**DATA FOR THE TASK:**
========

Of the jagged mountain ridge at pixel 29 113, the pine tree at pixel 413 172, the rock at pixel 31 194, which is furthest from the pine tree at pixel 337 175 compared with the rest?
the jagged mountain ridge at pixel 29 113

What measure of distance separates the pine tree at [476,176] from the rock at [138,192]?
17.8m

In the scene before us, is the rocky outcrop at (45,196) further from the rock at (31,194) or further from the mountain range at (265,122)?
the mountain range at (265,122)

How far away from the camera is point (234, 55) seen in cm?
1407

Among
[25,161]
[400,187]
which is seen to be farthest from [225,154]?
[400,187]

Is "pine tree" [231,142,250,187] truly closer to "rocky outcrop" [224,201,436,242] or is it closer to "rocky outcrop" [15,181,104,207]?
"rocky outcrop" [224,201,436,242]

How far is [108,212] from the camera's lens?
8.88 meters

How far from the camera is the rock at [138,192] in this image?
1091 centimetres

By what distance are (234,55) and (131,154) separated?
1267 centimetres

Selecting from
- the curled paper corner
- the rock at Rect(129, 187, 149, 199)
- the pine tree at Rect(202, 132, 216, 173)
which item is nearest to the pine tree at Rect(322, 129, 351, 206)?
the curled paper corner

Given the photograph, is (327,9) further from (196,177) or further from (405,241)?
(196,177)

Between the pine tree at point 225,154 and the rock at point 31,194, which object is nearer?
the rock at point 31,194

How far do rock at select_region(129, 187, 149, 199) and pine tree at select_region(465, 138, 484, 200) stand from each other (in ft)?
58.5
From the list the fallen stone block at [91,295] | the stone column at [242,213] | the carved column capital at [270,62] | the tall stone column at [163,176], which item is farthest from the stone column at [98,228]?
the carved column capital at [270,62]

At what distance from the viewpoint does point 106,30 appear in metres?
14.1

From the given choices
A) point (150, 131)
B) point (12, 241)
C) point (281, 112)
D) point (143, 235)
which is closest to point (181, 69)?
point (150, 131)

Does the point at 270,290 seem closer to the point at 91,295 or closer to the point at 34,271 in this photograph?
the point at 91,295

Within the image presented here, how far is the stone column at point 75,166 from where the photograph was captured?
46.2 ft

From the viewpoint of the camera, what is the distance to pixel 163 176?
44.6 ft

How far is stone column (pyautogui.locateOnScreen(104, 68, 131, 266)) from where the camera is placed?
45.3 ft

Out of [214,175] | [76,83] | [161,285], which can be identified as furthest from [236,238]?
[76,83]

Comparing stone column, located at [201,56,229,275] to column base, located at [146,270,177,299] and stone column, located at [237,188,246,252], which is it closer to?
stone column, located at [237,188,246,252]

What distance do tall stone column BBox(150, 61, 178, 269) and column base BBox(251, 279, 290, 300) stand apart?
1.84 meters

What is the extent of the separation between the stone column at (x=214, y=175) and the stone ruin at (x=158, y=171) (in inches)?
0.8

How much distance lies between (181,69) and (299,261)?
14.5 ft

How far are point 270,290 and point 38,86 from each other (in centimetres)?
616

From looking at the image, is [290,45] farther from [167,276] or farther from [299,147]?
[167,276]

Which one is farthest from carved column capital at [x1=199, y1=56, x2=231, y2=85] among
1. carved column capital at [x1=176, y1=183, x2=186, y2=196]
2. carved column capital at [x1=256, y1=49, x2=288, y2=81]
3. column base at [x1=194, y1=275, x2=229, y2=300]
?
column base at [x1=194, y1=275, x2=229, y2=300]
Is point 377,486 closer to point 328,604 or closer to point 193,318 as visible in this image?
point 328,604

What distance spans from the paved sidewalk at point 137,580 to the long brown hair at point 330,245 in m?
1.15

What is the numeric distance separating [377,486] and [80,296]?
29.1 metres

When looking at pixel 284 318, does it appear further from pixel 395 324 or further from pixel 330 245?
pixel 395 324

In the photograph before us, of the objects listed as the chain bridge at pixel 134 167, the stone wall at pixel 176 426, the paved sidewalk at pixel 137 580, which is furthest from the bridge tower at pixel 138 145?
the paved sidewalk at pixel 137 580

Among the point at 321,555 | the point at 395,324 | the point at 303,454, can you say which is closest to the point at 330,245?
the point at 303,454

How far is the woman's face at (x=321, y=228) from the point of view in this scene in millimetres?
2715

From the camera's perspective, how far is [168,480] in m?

========

**YOUR TASK:**
Print every entry exactly as written.

**THE OUTPUT:**
Of the jagged mountain ridge at pixel 29 113, the pine tree at pixel 413 172, the rock at pixel 31 194, which is furthest from the pine tree at pixel 337 175 compared with the rest?
the jagged mountain ridge at pixel 29 113

What measure of distance separates the pine tree at [476,176] from the rock at [138,192]?
17.8m

In the scene before us, is the rocky outcrop at (45,196) further from the rock at (31,194) or further from the mountain range at (265,122)?
the mountain range at (265,122)

How far away from the camera is point (234, 55) seen in cm?
1407

Among
[25,161]
[400,187]
which is seen to be farthest from [225,154]?
[400,187]

Is "pine tree" [231,142,250,187] truly closer to "rocky outcrop" [224,201,436,242] or is it closer to "rocky outcrop" [15,181,104,207]?
"rocky outcrop" [224,201,436,242]

How far is [108,212] from the camera's lens?
8.88 meters

How far from the camera is the rock at [138,192] in this image?
1091 centimetres

By what distance are (234,55) and (131,154) separated?
1267 centimetres

Selecting from
- the curled paper corner
- the rock at Rect(129, 187, 149, 199)
- the pine tree at Rect(202, 132, 216, 173)
which item is nearest to the pine tree at Rect(322, 129, 351, 206)?
the curled paper corner

Given the photograph, is (327,9) further from (196,177) or further from (405,241)?
(196,177)

Between the pine tree at point 225,154 and the rock at point 31,194, which object is nearer?
the rock at point 31,194

How far do rock at select_region(129, 187, 149, 199) and pine tree at select_region(465, 138, 484, 200) stand from each other (in ft)?
58.5
From the list the fallen stone block at [91,295] | the stone column at [242,213] | the carved column capital at [270,62] | the tall stone column at [163,176], which item is farthest from the stone column at [98,228]?
the carved column capital at [270,62]

At what distance from the viewpoint does point 106,30 appear in metres?
14.1

From the given choices
A) point (150, 131)
B) point (12, 241)
C) point (281, 112)
D) point (143, 235)
which is closest to point (181, 69)?
point (150, 131)

Does the point at 270,290 seem closer to the point at 91,295 or closer to the point at 34,271 in this photograph?
the point at 91,295

Within the image presented here, how far is the stone column at point 75,166 from where the photograph was captured?
46.2 ft

From the viewpoint of the camera, what is the distance to pixel 163 176?
44.6 ft

How far is stone column (pyautogui.locateOnScreen(104, 68, 131, 266)) from where the camera is placed?
45.3 ft

Out of [214,175] | [76,83] | [161,285], which can be identified as furthest from [236,238]?
[76,83]

Comparing stone column, located at [201,56,229,275] to column base, located at [146,270,177,299] and stone column, located at [237,188,246,252], which is it closer to?
stone column, located at [237,188,246,252]

What distance do tall stone column BBox(150, 61, 178, 269) and column base BBox(251, 279, 290, 300) stand apart?
1.84 meters

What is the extent of the separation between the stone column at (x=214, y=175) and the stone ruin at (x=158, y=171) (in inches)?
0.8

How much distance lies between (181,69) and (299,261)?
14.5 ft

How far are point 270,290 and point 38,86 from each other (in centimetres)?
616

From looking at the image, is [290,45] farther from [167,276] or farther from [299,147]?
[167,276]

Which one is farthest from carved column capital at [x1=199, y1=56, x2=231, y2=85] among
1. carved column capital at [x1=176, y1=183, x2=186, y2=196]
2. carved column capital at [x1=256, y1=49, x2=288, y2=81]
3. column base at [x1=194, y1=275, x2=229, y2=300]
?
column base at [x1=194, y1=275, x2=229, y2=300]
Is point 377,486 closer to point 328,604 or closer to point 193,318 as visible in this image?
point 328,604

What distance spans from the paved sidewalk at point 137,580 to the long brown hair at point 330,245 in m?
1.15

What is the numeric distance separating [377,486] and [80,296]?
29.1 metres

When looking at pixel 284 318, does it appear further from pixel 395 324 or further from pixel 330 245?
pixel 395 324

In the photograph before us, of the objects listed as the chain bridge at pixel 134 167, the stone wall at pixel 176 426, the paved sidewalk at pixel 137 580, which is furthest from the bridge tower at pixel 138 145?
the paved sidewalk at pixel 137 580

Among the point at 321,555 | the point at 395,324 | the point at 303,454, can you say which is closest to the point at 330,245?
the point at 303,454

How far is the woman's face at (x=321, y=228) from the point of view in this scene in millimetres?
2715

From the camera's perspective, how far is [168,480] in m?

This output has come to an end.